Here are the records. Write out exactly the lines between the one holding "Заказать балкон в" and the one holding "UTOPIA VITRIFIED PORCELAIN", inclusive.

*** Material shown

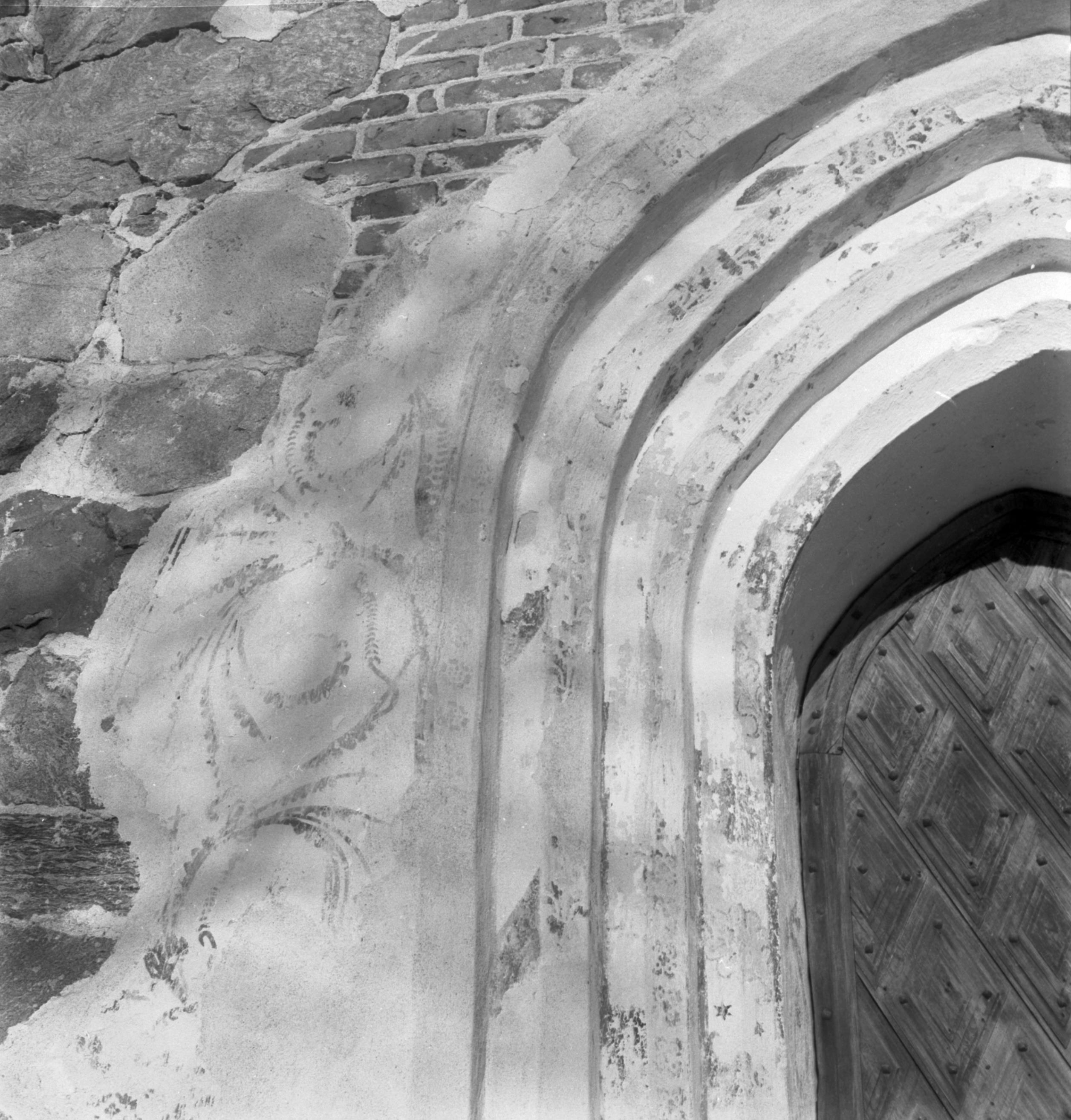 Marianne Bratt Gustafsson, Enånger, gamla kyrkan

******
*** Material shown

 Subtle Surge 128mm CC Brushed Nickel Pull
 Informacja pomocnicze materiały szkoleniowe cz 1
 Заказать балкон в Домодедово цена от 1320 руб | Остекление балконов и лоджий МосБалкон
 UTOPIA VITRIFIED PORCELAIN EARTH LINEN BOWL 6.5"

******

Output below:
 Заказать балкон в Домодедово цена от 1320 руб | Остекление балконов и лоджий МосБалкон
 UTOPIA VITRIFIED PORCELAIN EARTH LINEN BOWL 6.5"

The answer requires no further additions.